Your in a place that needs some renovation and your the chosen one to do it.

1st Phase: Doing an survey on what can be implemented to improve the work
environment. From what you have listed the first thing I would recommend is
setting up Git on your machines to implement modern version control. Then
setup a testing, staging and testing environment. You can then setup an
integration server and run ColdFusion tests in the staging environment before
you deploy your code to production. This will add development, automated
continuous code integration and source control management to your resume.

2nd Phase: Setup a ticket system for all requests for bugs, features, etc. to
be funneled through to decrease email support.

3rd Phase: Build analytics into the system, first start out with setting up
monitoring for the web and database servers. If you only have one web server
create a new server to put the database on to enhance security. Have the
database server only accessible internally. Then duplicate the same to your
staging and testing environments. This will help increase security of the
overall infrastructure if this is not done already. For you this will allow
you to add designed secure muli-tiered server infrastructure, infrastructure
monitoring and analytics.

4th Phase: I am not sure if you are able to change what your running as a
server side language from Cold Fusion if not I recommend that you master
Coldfusion, also not sure what version of Coldfusion you are running but if it
is the enterprise edition there is a nice bit for you to learn.

If you are able to change the language I would recommend doing a survey to see
what features you currently have in the site and then choose a language that
you can migrate the system too and get industry certifications to help you
become more marketable.

If you choose Java you can get certified in Java SE, Java EE, 11g,12c, etc.
use this until you get all the way up to expert level for each cert if
possible. If you do not see this as a route due too the required class costs
you can choose an alternative from a highly demanded programming language or
framework like Ruby, Ruby on Rails, Python, Django, C#, ASP.NET MVC, NodeJS,
Go, Closure, ClosureScript, Scala, Dart, etc. Then setup the frontend in
AngularJS and create a WebAPI to interface with the website.
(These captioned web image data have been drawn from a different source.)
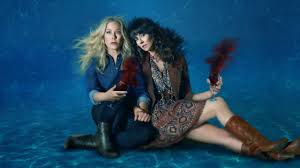 First trailer for death of me starring maggie q and luke hemsworth. Dead To Me Netflix Official Site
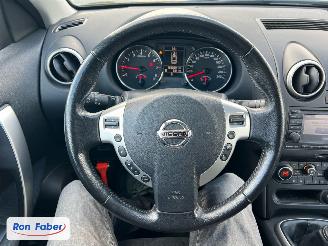 Nissan Qashqai+2 2.0 Connect Edition 1st owner !! picture 22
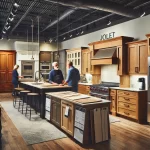 Why a Visit to Our Kitchen Cabinet Showroom in Naperville, IL is Worth It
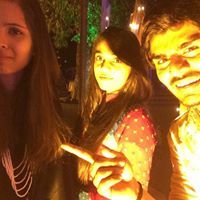 Urooba Chaudary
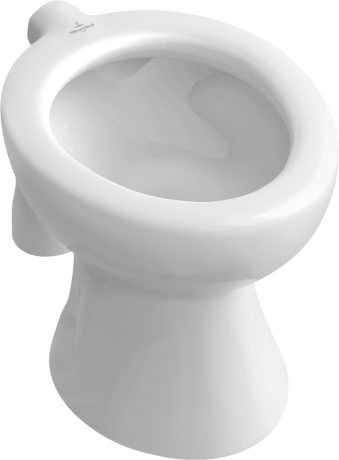 Унітаз підлоговий Villeroy&Boch O.Novo (764603R1)
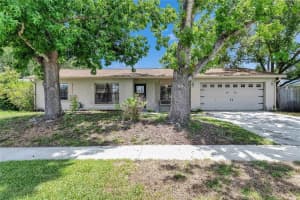 15820 SAPWOOD STREET, TAMPA, FL 33624 Sold 08/01/25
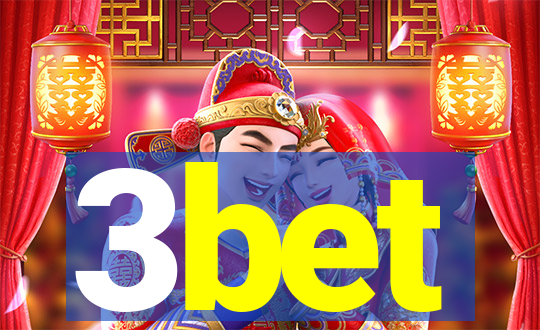 3bet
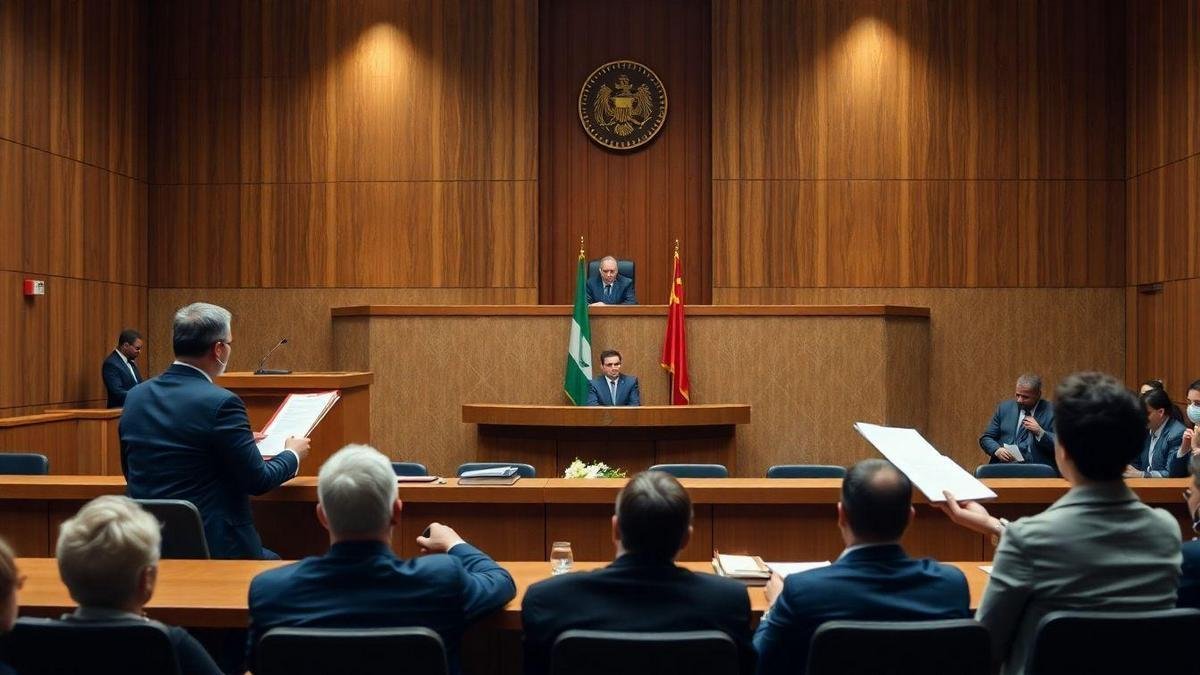 O que é a Ação de Manutenção de Posse de Imóvel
5th Phase: After you have a strong site setup you can use the API to interface
with mobile applications you create for iOS and Android to add both to your
resume. I

This should help you add some meat to your resume and if your going to be
working somewhere for 8 hours a day you might as well make it work for you and
get your experience and certifications. Check with your manager, admissions
and HR to see if there are any opportunities for you to get a B.S. in Computer
Science fully paid. You might even be able to move up the ranks over time to
higher positions within the company or start your own consulting company.

I am also sure you probably see a nice bit of variation of people at work. Get
to know them go out to eat from time to time. They might be a very good
contact or business associate for you in the future. You could become friends
with the next Mark Zuckerberg or become the next Mark Zuckerberg and might
need some college buddies to help you get things started up.

Once you have done what you feel has fulfilled you there it will then be time
to spread your wings and fly to a new job. If you can get the B.S. in Computer
Science degree that would be nice but don't let that hold you back.